As with everything else in the world right now, there is uncertainty about what will happen and when. Last year lots of events had to be canceled from local funfairs to the Olympics. Unfortunately, music festivals did not escape this either with small gigs and even Glastonbury having to be canceled. More so than other events, music festivals can be even more dangerous as singing can allow for more droplets to spread. There also wouldn’t be much point in trying to listen to someone sing if they aren’t allowed to remove their mask when in public spaces or buildings.
What Music Festivals became in 2020
To look forward, first, we often have to look back at the past. Ever since the first national lockdown started back in March, musicians have been finding new and inventive ways to continue sharing their music. Dominic Richard Harrison, or Yungblud as he is better known as a singer who encapsulates the attitudes of today’s youth with his lyrical content and activism.
This further extenuates his response during the lockdown. After his tour was canceled, he becomes one of the first acts to decide to have their tour be entirely virtual instead. Even though it was being held online, the tour still traveled around by having each performance be for a certain area. Yungblud stated that he wanted his tour to “be a unique localized experience with full-scale production”. It was during this tour that fans first heard his song “Weird!”, that was influenced by the craziness the last year had brought to his life. This idea quickly caught on with many other bands and singers including K-pop idols BTS, deciding to hold live online concerts and tours in a pay-to-view system so that fans could still watch their performances. It is not outside the realm of possibility that instead of just a singular act, a festival made up of multiple different artists could be viewed online.
Watching Music Festivals in person
Unfortunately, it seems like watching live music festivals in person is not something we are going to do anytime soon. As stated before, festivals pose additional risk due to the amount of singing. Similarly, with gathering being banned, it is unlikely that the large crowds drawn in by festivals would pass government regulation. And with many being held on open fields to hold such large numbers of people, it would be hard for staff and police to enforce social distancing. We may have to wait until 2022 to experience another summer of music festivals in the UK.

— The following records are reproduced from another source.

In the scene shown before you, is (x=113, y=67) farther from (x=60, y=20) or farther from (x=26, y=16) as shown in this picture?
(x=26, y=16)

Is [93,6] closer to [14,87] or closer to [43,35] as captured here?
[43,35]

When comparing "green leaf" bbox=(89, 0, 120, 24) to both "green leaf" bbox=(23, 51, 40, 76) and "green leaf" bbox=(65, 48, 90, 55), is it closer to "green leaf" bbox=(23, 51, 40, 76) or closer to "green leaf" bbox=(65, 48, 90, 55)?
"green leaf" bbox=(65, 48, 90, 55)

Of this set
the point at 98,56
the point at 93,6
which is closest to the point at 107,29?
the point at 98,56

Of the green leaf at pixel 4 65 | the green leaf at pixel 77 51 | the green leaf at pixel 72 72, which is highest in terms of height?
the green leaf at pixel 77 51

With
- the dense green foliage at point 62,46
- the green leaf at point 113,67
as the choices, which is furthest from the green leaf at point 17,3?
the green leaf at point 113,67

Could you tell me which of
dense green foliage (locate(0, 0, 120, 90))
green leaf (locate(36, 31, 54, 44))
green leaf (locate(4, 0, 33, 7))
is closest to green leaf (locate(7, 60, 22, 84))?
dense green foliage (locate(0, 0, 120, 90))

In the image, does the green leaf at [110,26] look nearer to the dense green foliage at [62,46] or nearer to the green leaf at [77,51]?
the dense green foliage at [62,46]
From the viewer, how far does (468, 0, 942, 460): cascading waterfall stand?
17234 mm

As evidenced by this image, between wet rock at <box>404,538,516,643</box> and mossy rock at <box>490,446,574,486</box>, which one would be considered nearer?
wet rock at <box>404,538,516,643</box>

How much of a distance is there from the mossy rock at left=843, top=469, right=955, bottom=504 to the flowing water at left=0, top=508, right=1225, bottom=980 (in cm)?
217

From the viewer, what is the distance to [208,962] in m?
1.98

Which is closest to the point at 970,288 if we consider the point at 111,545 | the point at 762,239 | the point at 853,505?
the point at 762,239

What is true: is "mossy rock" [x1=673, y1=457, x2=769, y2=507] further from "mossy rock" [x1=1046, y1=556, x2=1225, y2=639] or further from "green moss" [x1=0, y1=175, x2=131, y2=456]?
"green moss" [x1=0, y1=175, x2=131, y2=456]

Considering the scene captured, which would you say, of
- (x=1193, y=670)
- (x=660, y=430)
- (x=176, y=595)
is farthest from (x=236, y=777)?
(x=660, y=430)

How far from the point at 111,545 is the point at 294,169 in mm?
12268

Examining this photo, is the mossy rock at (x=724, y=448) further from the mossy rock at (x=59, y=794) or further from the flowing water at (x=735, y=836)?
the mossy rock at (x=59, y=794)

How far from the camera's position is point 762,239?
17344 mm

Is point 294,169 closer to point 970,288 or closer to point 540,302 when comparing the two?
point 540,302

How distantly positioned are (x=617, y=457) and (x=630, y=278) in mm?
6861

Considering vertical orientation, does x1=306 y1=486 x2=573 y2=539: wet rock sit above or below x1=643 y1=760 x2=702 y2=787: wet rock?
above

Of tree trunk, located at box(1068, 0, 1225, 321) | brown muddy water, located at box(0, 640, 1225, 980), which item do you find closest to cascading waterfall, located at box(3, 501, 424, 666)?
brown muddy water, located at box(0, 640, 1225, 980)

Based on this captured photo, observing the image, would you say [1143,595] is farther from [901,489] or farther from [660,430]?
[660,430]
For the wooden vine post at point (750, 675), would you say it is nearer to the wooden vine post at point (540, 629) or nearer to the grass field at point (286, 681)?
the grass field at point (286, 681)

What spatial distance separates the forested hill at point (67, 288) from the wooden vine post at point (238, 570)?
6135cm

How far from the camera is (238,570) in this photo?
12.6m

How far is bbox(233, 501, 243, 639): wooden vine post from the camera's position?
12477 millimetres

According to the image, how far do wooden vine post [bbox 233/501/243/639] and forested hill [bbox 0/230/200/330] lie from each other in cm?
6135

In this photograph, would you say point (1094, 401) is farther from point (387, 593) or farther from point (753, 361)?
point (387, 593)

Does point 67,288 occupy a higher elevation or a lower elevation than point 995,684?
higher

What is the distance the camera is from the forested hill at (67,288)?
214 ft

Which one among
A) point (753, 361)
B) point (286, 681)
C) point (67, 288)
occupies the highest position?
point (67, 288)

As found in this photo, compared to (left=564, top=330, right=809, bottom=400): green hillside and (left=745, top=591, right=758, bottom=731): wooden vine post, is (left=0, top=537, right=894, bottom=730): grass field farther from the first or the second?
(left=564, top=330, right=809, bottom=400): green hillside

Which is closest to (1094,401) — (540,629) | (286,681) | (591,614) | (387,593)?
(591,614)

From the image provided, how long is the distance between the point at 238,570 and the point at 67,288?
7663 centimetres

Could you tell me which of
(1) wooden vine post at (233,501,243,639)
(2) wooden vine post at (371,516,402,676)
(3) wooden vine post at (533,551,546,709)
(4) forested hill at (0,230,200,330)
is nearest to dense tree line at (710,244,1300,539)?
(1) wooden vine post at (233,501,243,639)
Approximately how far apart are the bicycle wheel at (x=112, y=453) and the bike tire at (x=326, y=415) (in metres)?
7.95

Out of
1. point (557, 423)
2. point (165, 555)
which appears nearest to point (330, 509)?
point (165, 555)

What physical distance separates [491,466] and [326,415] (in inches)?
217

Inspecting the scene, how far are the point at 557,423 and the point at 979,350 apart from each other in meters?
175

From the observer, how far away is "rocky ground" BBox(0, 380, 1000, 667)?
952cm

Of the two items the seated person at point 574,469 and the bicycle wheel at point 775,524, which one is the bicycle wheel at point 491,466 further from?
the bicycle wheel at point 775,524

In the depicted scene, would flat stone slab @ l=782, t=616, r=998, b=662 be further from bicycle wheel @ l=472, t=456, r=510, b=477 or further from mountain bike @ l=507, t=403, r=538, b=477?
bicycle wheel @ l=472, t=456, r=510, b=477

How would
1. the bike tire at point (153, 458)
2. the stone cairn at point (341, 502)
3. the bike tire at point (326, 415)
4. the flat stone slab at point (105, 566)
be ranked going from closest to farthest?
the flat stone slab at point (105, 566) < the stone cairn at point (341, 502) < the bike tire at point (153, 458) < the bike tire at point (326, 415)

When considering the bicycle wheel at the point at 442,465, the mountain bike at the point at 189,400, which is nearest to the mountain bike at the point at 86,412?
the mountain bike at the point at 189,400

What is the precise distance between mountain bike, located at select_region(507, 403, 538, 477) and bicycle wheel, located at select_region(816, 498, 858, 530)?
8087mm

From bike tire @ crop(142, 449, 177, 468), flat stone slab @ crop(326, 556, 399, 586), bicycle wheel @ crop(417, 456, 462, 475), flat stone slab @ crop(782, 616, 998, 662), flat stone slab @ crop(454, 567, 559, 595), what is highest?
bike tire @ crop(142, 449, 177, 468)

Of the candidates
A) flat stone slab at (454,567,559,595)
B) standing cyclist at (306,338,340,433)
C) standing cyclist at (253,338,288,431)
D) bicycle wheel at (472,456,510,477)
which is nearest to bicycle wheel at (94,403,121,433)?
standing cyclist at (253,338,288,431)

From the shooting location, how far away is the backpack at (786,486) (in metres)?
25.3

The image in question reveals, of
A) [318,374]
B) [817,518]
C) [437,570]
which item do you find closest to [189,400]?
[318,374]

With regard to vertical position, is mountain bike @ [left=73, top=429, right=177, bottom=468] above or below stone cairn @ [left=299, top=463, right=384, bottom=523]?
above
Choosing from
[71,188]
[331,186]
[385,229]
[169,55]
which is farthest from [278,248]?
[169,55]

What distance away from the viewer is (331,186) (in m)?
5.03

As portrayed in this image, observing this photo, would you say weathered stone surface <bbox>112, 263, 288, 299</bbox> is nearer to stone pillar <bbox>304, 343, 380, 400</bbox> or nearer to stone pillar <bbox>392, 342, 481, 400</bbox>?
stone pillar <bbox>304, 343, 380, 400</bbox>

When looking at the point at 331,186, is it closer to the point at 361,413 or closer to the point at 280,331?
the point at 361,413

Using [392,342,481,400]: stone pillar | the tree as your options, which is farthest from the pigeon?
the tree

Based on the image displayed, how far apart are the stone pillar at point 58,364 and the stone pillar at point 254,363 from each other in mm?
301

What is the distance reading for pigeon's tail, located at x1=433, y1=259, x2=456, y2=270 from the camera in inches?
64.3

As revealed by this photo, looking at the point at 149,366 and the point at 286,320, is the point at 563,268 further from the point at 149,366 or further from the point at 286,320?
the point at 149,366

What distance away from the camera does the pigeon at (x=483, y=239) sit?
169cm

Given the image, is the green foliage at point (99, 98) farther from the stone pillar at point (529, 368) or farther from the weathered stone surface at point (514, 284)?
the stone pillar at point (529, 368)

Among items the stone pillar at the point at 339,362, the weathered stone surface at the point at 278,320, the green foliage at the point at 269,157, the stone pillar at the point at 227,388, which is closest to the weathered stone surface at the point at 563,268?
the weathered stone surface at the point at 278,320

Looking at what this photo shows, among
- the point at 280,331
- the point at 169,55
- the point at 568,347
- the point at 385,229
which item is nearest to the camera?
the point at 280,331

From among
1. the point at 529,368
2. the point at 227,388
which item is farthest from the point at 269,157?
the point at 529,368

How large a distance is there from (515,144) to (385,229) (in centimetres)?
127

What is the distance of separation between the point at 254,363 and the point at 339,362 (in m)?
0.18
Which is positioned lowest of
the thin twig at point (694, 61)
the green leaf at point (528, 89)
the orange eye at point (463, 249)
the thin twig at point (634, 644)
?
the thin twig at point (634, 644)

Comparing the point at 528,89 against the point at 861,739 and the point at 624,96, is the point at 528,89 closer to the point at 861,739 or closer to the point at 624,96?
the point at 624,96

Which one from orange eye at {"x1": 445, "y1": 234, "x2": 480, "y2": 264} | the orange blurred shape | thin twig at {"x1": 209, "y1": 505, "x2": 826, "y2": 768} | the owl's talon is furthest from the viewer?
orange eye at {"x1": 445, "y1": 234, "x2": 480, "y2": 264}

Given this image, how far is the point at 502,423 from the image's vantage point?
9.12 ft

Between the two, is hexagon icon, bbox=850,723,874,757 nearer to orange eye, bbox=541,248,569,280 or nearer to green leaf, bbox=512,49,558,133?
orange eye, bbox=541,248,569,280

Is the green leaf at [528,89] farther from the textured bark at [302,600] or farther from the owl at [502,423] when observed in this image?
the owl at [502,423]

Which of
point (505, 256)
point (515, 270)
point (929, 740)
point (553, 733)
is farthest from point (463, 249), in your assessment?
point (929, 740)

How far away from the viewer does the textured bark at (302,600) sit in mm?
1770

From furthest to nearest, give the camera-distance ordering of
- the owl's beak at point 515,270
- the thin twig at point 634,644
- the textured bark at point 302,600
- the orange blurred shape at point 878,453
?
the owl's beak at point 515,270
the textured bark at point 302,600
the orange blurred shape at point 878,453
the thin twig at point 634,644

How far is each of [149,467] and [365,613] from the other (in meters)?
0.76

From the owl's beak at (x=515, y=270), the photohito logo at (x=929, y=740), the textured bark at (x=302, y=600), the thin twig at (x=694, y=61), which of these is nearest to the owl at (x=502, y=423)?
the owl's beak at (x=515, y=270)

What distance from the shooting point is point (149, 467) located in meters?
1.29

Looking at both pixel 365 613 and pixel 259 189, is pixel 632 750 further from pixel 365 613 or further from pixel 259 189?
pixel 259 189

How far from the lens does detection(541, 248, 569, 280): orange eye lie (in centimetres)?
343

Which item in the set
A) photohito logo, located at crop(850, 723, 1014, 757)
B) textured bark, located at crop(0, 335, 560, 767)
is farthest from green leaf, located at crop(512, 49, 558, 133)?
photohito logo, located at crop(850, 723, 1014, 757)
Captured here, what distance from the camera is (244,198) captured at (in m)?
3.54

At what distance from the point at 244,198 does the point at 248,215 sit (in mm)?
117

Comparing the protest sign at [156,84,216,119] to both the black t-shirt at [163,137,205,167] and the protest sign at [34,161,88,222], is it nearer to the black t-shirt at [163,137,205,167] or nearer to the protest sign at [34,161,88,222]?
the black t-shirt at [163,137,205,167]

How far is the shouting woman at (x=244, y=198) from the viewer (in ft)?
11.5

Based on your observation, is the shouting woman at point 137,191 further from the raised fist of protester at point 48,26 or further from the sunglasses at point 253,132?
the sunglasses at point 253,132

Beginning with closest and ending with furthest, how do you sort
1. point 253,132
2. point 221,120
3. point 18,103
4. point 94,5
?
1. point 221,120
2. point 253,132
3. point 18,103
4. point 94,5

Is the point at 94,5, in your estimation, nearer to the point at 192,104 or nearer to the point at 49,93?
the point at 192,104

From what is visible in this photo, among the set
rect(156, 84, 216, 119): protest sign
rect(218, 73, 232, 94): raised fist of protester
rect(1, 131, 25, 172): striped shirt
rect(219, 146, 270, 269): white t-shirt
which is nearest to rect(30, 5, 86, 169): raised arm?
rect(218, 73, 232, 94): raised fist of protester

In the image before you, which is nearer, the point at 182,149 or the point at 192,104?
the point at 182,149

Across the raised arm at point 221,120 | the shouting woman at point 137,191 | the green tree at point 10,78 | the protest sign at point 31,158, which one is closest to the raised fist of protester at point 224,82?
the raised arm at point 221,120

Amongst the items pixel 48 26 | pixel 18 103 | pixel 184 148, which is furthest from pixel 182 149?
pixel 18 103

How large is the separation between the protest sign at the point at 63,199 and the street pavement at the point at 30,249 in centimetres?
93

What we can look forward to
On the bright side, this means that we can now enjoy music festivals from the comfort of our own home. There will be no need to spend a small fortune on travel or tickets. You won’t have to stay in a leaking tent stuffed to the brim with people for nights on end. Or wish that you had brought warm clothes whilst freezing in your shorts and bohemian crop top. Nor will you get drenched when it inevitably starts raining. Instead, you can relax with soothing egf masks as opposed to a face mask whilst listening to the sound of your favorite artists. You can dance in the space of your living room without accidentally elbowing strangers in the face. And message your friends, who might overwise have been able to visit the festival, that now has the chance to experience it. Plus, you can experience all of this for just a fraction of the price. So I say bring on 2021, and all the music that it brings!